Highlights:

  • Google Fiber, a division of Alphabet whose primary focus is on providing high-speed internet access in the United States, has ambitions to extend its fiber services within the next three to five years.
  • The announcement of Google Fiber’s growth ambitions comes at a time when the company, as well as the whole technology industry, are making cuts to their budgets.

According to an announcement by the firm, Google Fiber, a division of Alphabet whose primary focus is on providing high-speed internet access in the United States, is ambitious to extend its fiber services within the next three to five years. It has already announced ambitions to enter Arizona and Colorado, and now it intends to introduce fiber services in Nebraska, Nevada, and Idaho. These are the five additional states where it wants to provide these services. Google Fiber plans to increase its coverage to a total of 22 metropolitan regions, up from 17 at present.

It is a remarkable reversal from 2016 when the business allegedly laid off nine percent of its personnel and halted plans to offer services in over half a dozen locations. In subsequent years, it was reported that the company was canceling hundreds of installations in existing metropolitan areas such as Kansas City and that it had wholly abandoned Louisville, Kentucky, after a botched experiment in which it attempted to lay fiber cabling in extremely shallow trenches.

However, things have changed, and it appears that the company is now in a position to expand.

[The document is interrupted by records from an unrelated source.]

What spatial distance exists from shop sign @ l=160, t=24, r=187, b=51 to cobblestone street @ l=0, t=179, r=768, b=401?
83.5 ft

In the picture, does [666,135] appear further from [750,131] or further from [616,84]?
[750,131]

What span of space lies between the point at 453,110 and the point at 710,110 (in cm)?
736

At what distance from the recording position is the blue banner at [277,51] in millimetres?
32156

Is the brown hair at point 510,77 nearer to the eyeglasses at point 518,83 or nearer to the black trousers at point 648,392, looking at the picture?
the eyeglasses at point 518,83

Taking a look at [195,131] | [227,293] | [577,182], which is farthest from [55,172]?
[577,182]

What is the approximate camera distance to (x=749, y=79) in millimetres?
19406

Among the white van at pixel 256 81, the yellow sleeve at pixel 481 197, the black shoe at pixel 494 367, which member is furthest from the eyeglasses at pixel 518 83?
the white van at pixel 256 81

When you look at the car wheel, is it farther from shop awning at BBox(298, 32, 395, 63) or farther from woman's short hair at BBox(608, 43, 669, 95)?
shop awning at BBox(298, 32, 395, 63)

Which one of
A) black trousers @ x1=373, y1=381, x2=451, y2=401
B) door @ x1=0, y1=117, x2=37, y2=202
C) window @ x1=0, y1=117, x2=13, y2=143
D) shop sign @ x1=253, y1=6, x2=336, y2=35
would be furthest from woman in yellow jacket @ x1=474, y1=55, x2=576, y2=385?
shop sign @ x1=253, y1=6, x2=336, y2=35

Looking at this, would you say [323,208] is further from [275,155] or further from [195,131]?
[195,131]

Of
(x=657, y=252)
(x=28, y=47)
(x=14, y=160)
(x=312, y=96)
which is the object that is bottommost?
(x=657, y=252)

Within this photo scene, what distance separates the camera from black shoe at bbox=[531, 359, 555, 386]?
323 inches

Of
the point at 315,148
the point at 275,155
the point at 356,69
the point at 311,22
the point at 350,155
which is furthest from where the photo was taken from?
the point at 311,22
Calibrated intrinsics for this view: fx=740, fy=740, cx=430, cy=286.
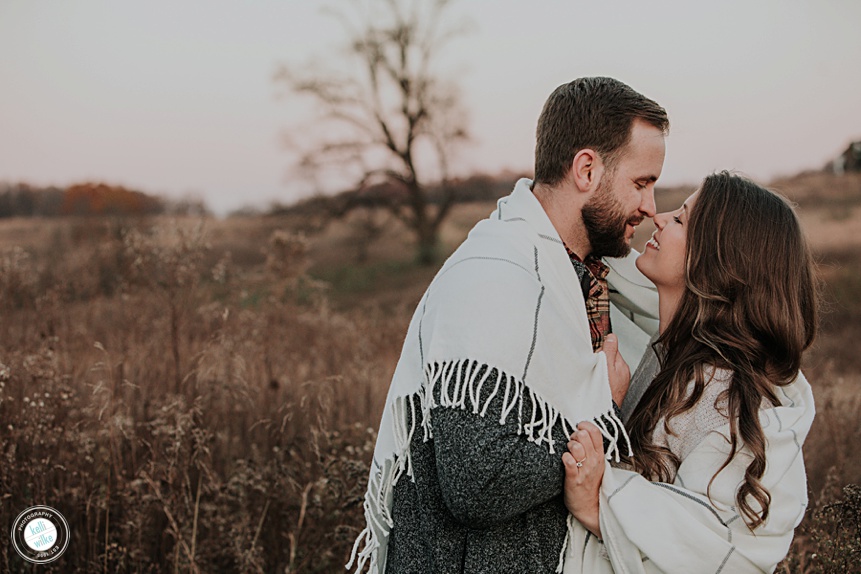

The company’s CEO, Dinni Jain, said that the team is prepared to “add a little bit more build velocity.” In March, it had not expanded to a new state in the previous five years until it started operations in West Des Moines, Iowa. The following month, the company announced that it would expand to Des Moines. Google Fiber completed more construction in 2021 than “the aggregate total of the preceding few years.”

Google Fiber was initially established in 2010 with the intention of helping to push the adoption of higher internet speeds at lower costs. This was accomplished partly by delivering it directly and pressing existing internet service providers in the United States to compete. Jain claims he has experienced pressure from Google as an executive at Time Warner. According to what he told Reuters, “We Were So Paranoid.”

The announcement of Google Fiber’s growth ambitions comes at a time when the company, as well as the whole technology industry, is making cuts to their budgets. The business imposed a two-week hiring hold at the end of the previous month as it evaluated its workforce requirements, making it the most recent IT behemoth to take stock in the middle of a deteriorating economic climate. Over the past several years, Alphabet has shown a greater willingness to terminate experimental ventures. Last year, it discontinued its balloon internet service known as Loon, and in 2020, it will end operations in its energy kite sector.